Прокоп, хотя было страшно холодно, стоял не шелохнувшись, не смея даже постучать ногой о ногу. Он любовался старушкой, восхищенный прозрачностью, которая постепенно наполняла ее. Он видел ее такой, каким, должно быть, предстает после смерти каждый человек, — в абсолютной обнаженности своей сущности. И Прокоп старался не дышать, боясь замутнить старушку, биение обнаженного сердца которой совершенно отчетливо виделось ему. Сердца из плоти и переживаний, которому было все известно — желание и радость, любовь во всех ее проявлениях, а возможно, и ненависть, горести, заботы и слезы. Людское сердце в конце пути, сердце старухи, настолько одинокой, настолько всеми покинутой, что достаточно самой ничтожной малости, чтобы на несколько мгновений сделать ее счастливой.

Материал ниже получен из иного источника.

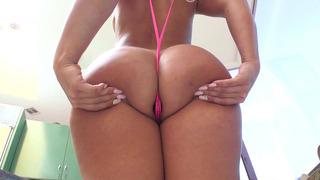 Big ass Kelsi Monroe_wearing a thong bikini and a butt plug Preview Image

Сердце, которое очень скоро должно будет предстать.
Где? Перед кем?
Внезапно все запутанные вопросы, которые уже довольно давно повергали Прокопа в смятение, снова встали перед ним. Ему вновь явились его отвислое брюхо, урчащее закрученными многословными строфами, и голая попка куклы-телеграфисточки, стоящей на перроне картонного вокзала в окружении ангелочков и чертенят. Все это смахивало на головоломку, на ребус. Элементы при всей их кажущейся несовместимости начинали складываться. «Стыдная плоть», оказывается, не что иное, как тело, алчущее исключительно отдыха, удовольствий и приятных, а то и пьянящих ощущений, тело, преисполненное эгоистического удовлетворения, интересующееся, в соответствии с возрастом, только собственной красотой, собственной силой, собственной привлекательностью, собственным здоровьем. Тело, настолько занятое самим собой, что душа, помутневшая в нем, не просвечивает ни единым, даже самым слабым лучиком. Тело, которое предстает некой замкнутой целостностью, сосредоточенной на себе самой, и существует, чтобы приносить удовольствие только лишь себе. Тело, что призывно кричит всем другим телам, воспринимаемым как приукрашивающие зеркала: «Любуйтесь мной! Восхищайтесь мной! Вожделейте ко мне! Ублаготворяйте меня!» Стыдное тело, корчащееся от самовлюбленности, от чревоугодия, оно сосредоточено лишь на собственном брюхе да на подбрюшье, и душа у него мясистая, как задница, на которой проштемпелеван простодушный и вызывающе-наглый лозунг: «А мне насрать на все, что не я, на все, что не является мною — мною, таким прекрасным, осязаемым и желанным, насрать на все, что не есть наслаждение и сила».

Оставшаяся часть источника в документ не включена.